By Hilary Mare
THE Africa Country Benchmark Report for 2017 has named Namibia as the 10th most food secure African country.
Namibia follows Tunisia, Mauritius, Morocco, Algeria, Egypt, Gabon, South Africa, Ghana and Senegal, who ended in first to ninth place, respectively.
The report also asserts that Namibia largely has a desert environment, but made the top 10 list, because of initiatives like the Agricultural Mechanisation and Seed Improvement Project.
Earlier this month, Namibia received a US$74million loan from the African Development Bank (AfDB), which will finance 70 percent of the project that will end the reliance on the annual importation of agricultural seeds and basic grains, while benefiting 295 000 crop farmers and 10 000 livestock farmers, and boosting national food production.
“There are several measures of a country’s food security situation, mostly health indicators. The percentage of malnourished children, included children suffering from stunting, due to improper nutrition, and provides a good snapshot of a country’s overall food situation. African countries have large divides between rich and poor, and childhood malnutrition is a measurement of how equitably a country’s most valuable commodity, food, is distributed,” the report explained.
The report added that incidents of obesity are rising in sub-Saharan African countries, as some grow more affluent.
“Middle-class lifestyles tend to bring poor eating choices and less physical activity. However, the prevalence of obesity does not correspond with a country’s food security situation, and often extreme childhood stunting exists side by side in a country, with increased adult obesity.
“Another measurement is to what extent external food aid, from such organisations as the World Food Programme, must be provided to circumvent famine – which countries receive food aid, how much and at what frequency,” the report said.
Just as the Africa Country Benchmark Report for 2017 amalgamates business and economic indexes to create an inclusive and holistic view of each African country’s performance, a review of this data gives insights into which countries are successfully expanding their food resources.
These countries tend to be politically stable, with democratic governance, and have better economic performance, resulting from their people-oriented politics.
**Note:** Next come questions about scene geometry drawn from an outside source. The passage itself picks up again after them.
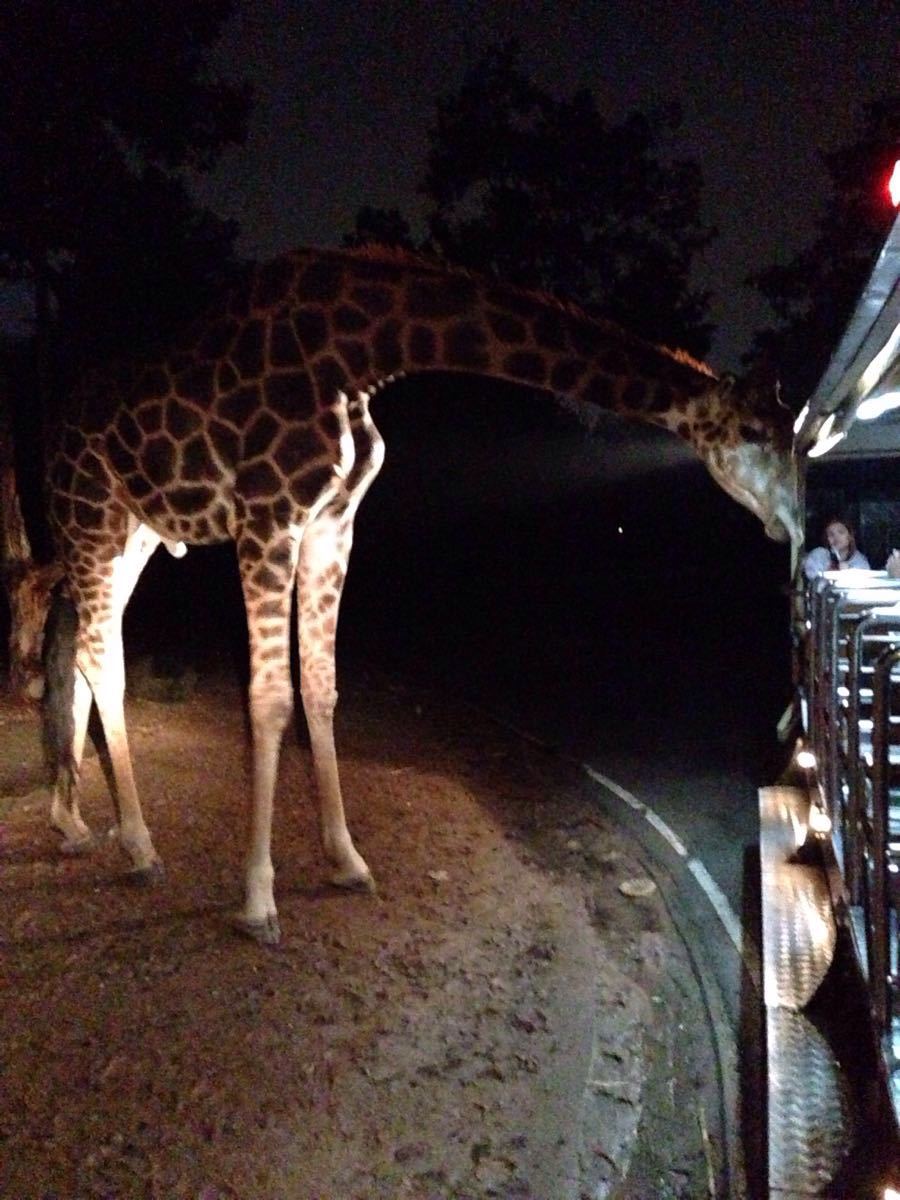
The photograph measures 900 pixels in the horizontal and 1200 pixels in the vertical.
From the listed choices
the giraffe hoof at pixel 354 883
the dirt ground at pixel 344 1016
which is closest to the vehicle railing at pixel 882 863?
the dirt ground at pixel 344 1016

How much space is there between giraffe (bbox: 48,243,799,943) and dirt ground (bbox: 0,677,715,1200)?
325 millimetres

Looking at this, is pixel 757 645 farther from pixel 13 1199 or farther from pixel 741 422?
pixel 13 1199

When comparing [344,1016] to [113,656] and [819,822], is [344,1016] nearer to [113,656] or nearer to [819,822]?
[819,822]

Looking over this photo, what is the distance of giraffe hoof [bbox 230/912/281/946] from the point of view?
177 inches

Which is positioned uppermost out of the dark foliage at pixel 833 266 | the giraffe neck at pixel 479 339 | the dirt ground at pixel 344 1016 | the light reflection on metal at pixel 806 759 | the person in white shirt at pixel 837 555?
the dark foliage at pixel 833 266

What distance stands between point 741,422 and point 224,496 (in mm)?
2401

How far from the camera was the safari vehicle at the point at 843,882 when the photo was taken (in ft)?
8.74

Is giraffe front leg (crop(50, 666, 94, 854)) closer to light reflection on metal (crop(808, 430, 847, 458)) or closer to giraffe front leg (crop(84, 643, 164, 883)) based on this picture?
giraffe front leg (crop(84, 643, 164, 883))

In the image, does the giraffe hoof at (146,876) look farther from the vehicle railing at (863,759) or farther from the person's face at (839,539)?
the person's face at (839,539)

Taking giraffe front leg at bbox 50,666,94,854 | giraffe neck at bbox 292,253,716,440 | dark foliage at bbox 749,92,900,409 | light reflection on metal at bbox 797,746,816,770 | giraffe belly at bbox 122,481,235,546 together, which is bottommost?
giraffe front leg at bbox 50,666,94,854

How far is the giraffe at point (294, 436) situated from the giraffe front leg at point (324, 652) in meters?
0.01

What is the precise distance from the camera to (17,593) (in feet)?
24.7

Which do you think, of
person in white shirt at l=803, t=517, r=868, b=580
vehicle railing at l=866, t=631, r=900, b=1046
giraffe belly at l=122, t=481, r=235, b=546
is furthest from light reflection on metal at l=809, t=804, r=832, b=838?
person in white shirt at l=803, t=517, r=868, b=580

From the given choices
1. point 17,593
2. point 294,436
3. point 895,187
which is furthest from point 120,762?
point 895,187
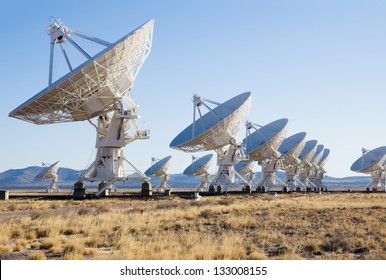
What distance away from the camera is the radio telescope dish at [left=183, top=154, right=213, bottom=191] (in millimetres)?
81750

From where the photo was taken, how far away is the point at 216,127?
4719cm

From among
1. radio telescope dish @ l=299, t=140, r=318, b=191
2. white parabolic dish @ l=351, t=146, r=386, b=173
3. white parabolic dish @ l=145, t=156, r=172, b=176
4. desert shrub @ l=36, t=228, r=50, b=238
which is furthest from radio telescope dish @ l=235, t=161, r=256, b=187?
desert shrub @ l=36, t=228, r=50, b=238

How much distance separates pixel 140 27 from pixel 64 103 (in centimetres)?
803

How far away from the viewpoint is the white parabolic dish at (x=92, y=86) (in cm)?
3256

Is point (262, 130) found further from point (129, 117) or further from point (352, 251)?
point (352, 251)

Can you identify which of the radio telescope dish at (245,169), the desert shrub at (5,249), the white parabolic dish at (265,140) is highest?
the white parabolic dish at (265,140)

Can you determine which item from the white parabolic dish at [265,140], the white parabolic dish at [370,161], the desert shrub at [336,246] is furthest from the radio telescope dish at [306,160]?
the desert shrub at [336,246]

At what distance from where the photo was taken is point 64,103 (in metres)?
34.3

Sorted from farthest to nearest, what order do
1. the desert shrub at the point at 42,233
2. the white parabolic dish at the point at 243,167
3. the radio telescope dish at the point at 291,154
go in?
the white parabolic dish at the point at 243,167, the radio telescope dish at the point at 291,154, the desert shrub at the point at 42,233

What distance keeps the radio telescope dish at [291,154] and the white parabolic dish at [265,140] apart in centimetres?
1068

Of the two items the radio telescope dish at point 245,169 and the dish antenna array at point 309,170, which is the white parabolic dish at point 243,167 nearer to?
the radio telescope dish at point 245,169

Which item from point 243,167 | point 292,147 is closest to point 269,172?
point 292,147

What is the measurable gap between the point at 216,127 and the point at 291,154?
1328 inches

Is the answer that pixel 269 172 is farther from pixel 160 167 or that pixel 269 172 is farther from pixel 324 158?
pixel 324 158
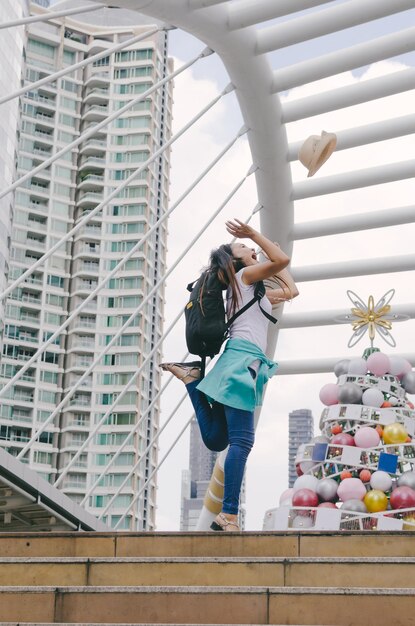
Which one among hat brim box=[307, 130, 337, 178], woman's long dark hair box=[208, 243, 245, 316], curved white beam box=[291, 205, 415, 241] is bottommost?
woman's long dark hair box=[208, 243, 245, 316]

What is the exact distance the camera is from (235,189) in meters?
13.3

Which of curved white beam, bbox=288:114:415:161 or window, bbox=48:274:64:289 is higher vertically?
window, bbox=48:274:64:289

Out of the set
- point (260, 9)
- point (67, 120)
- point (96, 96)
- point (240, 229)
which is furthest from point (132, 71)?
point (240, 229)

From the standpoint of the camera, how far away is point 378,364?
10.4m

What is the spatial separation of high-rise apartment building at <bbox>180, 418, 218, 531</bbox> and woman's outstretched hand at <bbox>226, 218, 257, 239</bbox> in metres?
158

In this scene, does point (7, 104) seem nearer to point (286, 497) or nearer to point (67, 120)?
point (67, 120)

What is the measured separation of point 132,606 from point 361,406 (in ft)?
19.9

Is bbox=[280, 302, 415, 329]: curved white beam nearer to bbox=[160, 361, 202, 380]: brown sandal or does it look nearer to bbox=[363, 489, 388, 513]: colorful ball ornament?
bbox=[363, 489, 388, 513]: colorful ball ornament

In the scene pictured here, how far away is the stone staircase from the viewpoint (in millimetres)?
3883

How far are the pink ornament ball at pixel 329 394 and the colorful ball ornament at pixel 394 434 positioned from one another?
76 centimetres

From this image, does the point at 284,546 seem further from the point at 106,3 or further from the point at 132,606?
the point at 106,3

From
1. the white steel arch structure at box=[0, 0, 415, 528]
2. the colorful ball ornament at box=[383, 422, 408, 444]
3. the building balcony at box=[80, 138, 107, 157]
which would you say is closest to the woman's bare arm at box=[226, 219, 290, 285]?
the white steel arch structure at box=[0, 0, 415, 528]

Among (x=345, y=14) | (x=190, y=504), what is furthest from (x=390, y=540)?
(x=190, y=504)

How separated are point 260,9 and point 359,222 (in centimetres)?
430
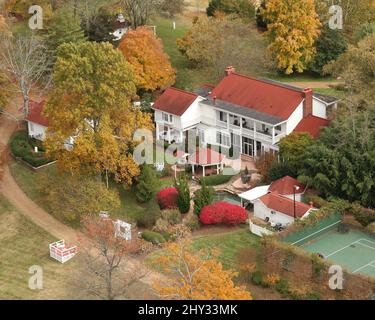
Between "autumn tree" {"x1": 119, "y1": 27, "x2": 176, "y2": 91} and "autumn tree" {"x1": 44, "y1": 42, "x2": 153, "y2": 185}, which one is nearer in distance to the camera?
"autumn tree" {"x1": 44, "y1": 42, "x2": 153, "y2": 185}

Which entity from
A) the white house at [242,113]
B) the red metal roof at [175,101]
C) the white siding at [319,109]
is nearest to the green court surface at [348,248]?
the white house at [242,113]

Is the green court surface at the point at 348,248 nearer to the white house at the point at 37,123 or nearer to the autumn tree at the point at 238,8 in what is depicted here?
the white house at the point at 37,123

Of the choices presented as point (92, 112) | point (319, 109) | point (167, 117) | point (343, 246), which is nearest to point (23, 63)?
point (167, 117)

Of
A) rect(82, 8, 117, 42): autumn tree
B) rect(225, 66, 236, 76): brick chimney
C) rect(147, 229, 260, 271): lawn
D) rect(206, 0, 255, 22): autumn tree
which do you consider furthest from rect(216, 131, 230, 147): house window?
rect(206, 0, 255, 22): autumn tree

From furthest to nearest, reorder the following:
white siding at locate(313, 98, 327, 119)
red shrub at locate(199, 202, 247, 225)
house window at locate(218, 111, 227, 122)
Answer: house window at locate(218, 111, 227, 122) < white siding at locate(313, 98, 327, 119) < red shrub at locate(199, 202, 247, 225)

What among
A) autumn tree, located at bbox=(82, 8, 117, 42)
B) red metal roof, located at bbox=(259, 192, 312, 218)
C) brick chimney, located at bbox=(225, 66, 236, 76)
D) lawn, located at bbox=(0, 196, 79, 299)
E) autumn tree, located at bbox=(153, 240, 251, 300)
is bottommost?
lawn, located at bbox=(0, 196, 79, 299)

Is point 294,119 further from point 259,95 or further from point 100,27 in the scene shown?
point 100,27

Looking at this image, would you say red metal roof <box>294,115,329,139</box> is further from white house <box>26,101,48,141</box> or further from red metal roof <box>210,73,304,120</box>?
white house <box>26,101,48,141</box>
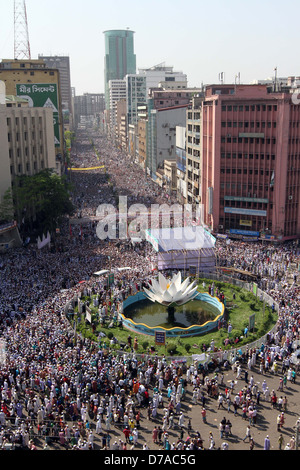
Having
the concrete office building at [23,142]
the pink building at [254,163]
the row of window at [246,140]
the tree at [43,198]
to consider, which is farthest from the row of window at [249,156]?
the concrete office building at [23,142]

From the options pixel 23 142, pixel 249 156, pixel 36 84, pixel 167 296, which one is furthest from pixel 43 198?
pixel 36 84

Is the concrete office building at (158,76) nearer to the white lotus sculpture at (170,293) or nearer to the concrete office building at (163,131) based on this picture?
the concrete office building at (163,131)

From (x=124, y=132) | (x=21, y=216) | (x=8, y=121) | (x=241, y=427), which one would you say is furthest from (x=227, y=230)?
(x=124, y=132)

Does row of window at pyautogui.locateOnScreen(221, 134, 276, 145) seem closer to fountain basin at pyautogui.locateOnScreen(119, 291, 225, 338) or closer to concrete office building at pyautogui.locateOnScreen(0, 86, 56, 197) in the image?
fountain basin at pyautogui.locateOnScreen(119, 291, 225, 338)

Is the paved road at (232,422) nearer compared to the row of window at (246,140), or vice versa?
the paved road at (232,422)

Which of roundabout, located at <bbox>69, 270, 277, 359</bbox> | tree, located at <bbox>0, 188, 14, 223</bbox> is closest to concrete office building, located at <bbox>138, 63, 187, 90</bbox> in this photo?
tree, located at <bbox>0, 188, 14, 223</bbox>

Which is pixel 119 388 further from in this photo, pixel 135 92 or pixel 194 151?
pixel 135 92

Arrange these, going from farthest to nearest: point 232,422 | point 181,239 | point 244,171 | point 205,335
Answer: point 244,171
point 181,239
point 205,335
point 232,422
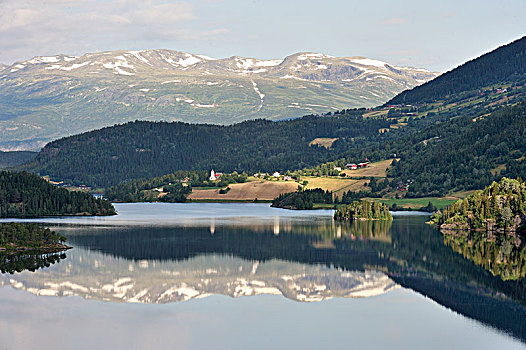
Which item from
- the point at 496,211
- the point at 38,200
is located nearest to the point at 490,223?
the point at 496,211

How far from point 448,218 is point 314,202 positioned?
→ 75964 millimetres

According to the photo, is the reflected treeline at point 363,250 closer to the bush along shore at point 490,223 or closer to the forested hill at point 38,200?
the bush along shore at point 490,223

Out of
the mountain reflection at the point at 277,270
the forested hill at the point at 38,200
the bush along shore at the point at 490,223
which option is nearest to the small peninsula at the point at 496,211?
the bush along shore at the point at 490,223

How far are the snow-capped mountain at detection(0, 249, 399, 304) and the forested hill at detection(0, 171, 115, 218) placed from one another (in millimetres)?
77960

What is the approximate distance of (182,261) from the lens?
81.3 meters

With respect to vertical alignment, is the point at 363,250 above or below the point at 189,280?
above

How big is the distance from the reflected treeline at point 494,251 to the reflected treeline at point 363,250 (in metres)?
1.37

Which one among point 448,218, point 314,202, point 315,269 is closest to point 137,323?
point 315,269

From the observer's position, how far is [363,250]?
9112cm

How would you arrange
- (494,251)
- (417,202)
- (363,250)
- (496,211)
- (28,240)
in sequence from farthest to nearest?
(417,202), (496,211), (363,250), (28,240), (494,251)

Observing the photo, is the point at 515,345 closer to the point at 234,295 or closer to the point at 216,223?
the point at 234,295

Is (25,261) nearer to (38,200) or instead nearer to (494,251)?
(494,251)

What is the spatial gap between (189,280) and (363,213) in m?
86.1

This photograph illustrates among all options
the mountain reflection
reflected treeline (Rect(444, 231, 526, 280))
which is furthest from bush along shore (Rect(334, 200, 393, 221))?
reflected treeline (Rect(444, 231, 526, 280))
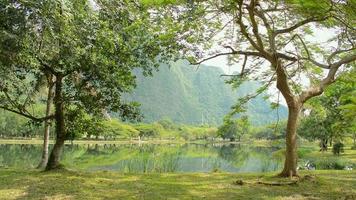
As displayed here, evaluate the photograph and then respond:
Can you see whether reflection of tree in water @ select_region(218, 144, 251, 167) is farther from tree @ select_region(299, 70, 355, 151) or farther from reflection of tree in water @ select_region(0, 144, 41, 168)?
reflection of tree in water @ select_region(0, 144, 41, 168)

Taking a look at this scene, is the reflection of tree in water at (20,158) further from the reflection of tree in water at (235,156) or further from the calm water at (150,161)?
the reflection of tree in water at (235,156)

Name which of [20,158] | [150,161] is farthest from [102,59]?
[20,158]

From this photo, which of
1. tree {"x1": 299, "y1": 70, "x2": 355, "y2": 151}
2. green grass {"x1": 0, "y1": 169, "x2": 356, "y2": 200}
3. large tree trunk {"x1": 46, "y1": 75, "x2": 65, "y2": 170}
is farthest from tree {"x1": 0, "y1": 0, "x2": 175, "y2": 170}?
tree {"x1": 299, "y1": 70, "x2": 355, "y2": 151}

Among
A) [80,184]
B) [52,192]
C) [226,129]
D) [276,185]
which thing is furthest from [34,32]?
[226,129]

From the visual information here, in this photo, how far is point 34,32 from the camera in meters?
6.85

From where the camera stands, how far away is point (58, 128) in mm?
13109

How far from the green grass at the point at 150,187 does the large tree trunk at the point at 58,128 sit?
1.92ft

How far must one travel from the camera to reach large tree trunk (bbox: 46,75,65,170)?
42.1 feet

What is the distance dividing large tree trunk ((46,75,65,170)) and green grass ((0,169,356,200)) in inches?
23.0

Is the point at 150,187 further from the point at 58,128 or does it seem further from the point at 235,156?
the point at 235,156

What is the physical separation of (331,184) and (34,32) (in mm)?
8905

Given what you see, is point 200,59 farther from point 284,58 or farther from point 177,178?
point 177,178

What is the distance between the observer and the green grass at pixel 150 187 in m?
9.13

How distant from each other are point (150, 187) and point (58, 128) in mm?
4370
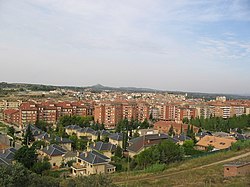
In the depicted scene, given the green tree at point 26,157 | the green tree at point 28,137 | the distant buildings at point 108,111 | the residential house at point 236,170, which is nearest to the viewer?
the residential house at point 236,170

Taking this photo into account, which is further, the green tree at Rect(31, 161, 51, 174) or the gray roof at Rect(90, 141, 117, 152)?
the gray roof at Rect(90, 141, 117, 152)

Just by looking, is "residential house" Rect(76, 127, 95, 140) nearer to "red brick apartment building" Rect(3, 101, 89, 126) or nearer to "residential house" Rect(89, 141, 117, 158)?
"residential house" Rect(89, 141, 117, 158)

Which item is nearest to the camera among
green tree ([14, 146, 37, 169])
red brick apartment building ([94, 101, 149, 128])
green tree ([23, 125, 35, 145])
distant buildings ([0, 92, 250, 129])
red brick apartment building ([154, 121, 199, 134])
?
green tree ([14, 146, 37, 169])

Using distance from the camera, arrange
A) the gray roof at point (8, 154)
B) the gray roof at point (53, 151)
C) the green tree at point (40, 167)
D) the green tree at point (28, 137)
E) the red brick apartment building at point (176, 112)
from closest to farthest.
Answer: the green tree at point (40, 167), the gray roof at point (8, 154), the gray roof at point (53, 151), the green tree at point (28, 137), the red brick apartment building at point (176, 112)

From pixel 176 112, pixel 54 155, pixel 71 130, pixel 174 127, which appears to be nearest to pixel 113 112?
pixel 174 127

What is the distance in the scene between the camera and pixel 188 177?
43.1ft

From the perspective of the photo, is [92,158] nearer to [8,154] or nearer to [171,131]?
[8,154]

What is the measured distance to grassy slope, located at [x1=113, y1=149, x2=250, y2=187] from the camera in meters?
11.6

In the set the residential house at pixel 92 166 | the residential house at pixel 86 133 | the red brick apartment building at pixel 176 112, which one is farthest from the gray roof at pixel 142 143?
the red brick apartment building at pixel 176 112

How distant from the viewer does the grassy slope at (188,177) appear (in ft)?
37.9

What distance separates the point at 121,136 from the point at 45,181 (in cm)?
1769

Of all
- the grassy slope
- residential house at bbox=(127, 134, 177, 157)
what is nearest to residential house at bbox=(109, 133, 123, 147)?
residential house at bbox=(127, 134, 177, 157)

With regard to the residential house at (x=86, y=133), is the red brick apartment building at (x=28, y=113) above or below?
above

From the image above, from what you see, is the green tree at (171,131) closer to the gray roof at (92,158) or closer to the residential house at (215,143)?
the residential house at (215,143)
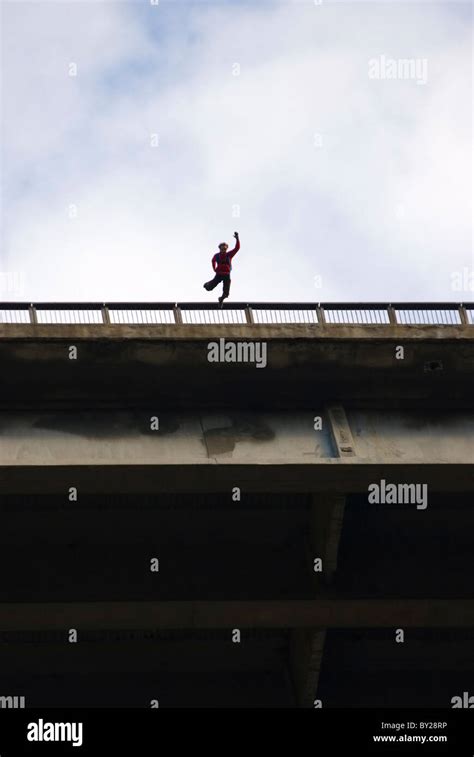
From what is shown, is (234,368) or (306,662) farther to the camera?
(306,662)

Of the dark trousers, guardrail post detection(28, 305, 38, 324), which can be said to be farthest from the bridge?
the dark trousers

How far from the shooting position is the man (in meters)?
21.2

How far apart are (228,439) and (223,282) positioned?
11.9ft

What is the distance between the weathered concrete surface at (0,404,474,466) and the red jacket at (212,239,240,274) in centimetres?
317

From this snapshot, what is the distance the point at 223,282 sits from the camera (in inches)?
839

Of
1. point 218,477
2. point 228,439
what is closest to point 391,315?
point 228,439

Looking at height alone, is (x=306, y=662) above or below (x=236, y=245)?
Answer: below

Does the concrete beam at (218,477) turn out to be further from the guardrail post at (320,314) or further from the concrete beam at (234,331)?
the guardrail post at (320,314)

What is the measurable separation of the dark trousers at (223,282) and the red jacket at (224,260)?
7 centimetres

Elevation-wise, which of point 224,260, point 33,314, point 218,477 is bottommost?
point 218,477

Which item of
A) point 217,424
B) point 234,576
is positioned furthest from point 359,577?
point 217,424

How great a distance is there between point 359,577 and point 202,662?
3.81 m

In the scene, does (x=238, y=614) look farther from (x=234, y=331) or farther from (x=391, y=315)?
(x=391, y=315)

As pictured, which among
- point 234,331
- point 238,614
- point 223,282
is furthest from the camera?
point 223,282
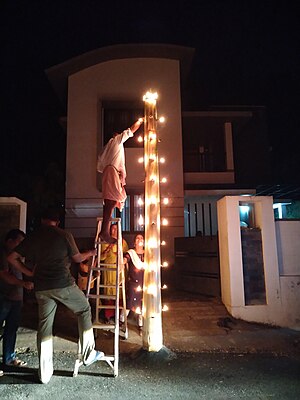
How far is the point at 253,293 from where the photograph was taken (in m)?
6.12

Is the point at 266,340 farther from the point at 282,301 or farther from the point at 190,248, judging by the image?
the point at 190,248

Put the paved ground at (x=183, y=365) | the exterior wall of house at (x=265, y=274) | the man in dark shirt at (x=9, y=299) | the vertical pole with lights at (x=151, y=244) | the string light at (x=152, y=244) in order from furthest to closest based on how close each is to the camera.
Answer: the exterior wall of house at (x=265, y=274) < the string light at (x=152, y=244) < the vertical pole with lights at (x=151, y=244) < the man in dark shirt at (x=9, y=299) < the paved ground at (x=183, y=365)

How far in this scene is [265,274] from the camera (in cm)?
619

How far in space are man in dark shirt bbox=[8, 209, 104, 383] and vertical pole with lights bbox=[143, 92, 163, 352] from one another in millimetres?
895

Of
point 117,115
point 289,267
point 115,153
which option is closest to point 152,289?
point 115,153

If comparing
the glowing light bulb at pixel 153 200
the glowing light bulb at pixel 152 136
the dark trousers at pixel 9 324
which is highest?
the glowing light bulb at pixel 152 136

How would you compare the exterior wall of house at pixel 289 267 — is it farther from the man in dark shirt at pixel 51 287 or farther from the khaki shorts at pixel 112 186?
the man in dark shirt at pixel 51 287

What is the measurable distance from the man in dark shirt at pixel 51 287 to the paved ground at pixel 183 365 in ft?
1.02

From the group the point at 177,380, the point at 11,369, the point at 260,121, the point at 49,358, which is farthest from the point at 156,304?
the point at 260,121

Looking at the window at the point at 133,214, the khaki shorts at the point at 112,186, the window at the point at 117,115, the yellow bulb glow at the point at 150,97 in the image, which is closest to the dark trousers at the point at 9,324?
the khaki shorts at the point at 112,186

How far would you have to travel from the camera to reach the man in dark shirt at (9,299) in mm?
4062

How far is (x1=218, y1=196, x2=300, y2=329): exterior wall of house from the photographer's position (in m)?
6.02

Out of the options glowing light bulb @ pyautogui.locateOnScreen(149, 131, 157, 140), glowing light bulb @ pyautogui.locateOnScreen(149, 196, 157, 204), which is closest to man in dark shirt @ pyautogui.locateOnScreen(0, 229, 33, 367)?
glowing light bulb @ pyautogui.locateOnScreen(149, 196, 157, 204)

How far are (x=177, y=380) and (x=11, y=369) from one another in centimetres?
Answer: 219
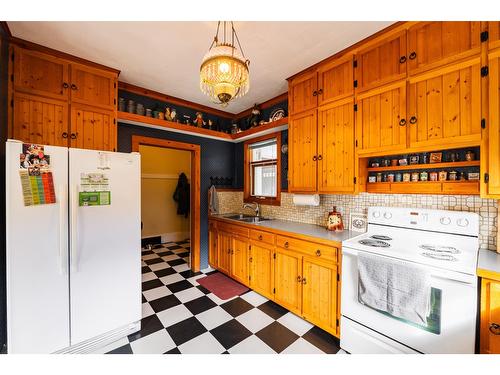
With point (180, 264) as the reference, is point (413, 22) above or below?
above

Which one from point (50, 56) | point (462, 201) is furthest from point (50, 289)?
point (462, 201)

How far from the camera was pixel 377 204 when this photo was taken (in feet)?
6.58

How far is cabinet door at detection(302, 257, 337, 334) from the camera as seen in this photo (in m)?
1.74

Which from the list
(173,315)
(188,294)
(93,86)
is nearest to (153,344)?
(173,315)

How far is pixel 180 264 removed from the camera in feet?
11.3

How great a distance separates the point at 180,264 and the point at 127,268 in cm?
178

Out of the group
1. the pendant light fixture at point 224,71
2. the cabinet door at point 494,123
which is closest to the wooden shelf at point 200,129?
the pendant light fixture at point 224,71

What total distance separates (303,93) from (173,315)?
2.74m

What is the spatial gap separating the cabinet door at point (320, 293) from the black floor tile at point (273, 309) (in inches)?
10.6

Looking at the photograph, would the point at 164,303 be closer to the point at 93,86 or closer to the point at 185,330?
the point at 185,330

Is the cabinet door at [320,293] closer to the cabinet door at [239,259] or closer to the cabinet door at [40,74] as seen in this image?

What do all of these countries have in common? The top ten nations are all democracies, which are at peace and all of them have historic trade routes with foreign markets and none of them are geographically landlocked. “As democracies, their governments are more attentive to the needs of their populations (i.e. voters). As countries at peace, they are able to focus national spending and efforts on food security. These conditions, which are more pro-people governance, and the absence of armed conflict, also lead to more prosperous economies, allowing citizens to purchase more and better quality food,” the report said.
“These ten nations also have export-driven trading economies, where movement of foodstuffs have been going on for centuries. Such trade assures the availability of food, even when local crops are affected by natural disaster. However, many of these countries are perennial food exporters, having long succeeded in growing surplus food for the international market.” The long-established societies of North Africa, with their centuries-old trade ties with Europe and the Middle East, have found food security that endows their peoples with the continent’s longest life expectancies.
Libya, which is at present divided by civil war, has seen its social indicators decline, and while famine is not a problem now, no aspect of national life, including food, can be seen as “secure”. “Otherwise, all North African countries – Algeria, Egypt, Morocco and Tunisia – despite their populations of poor people, who struggle for nutrition, are present on the ACBR 2017 list of Africa’s most food secure nations.
“These countries are also proactive in food production, recognising that food security is never 100 percent on a continent with widespread poverty, and are constantly striving for ways to boost farming output,” the report added.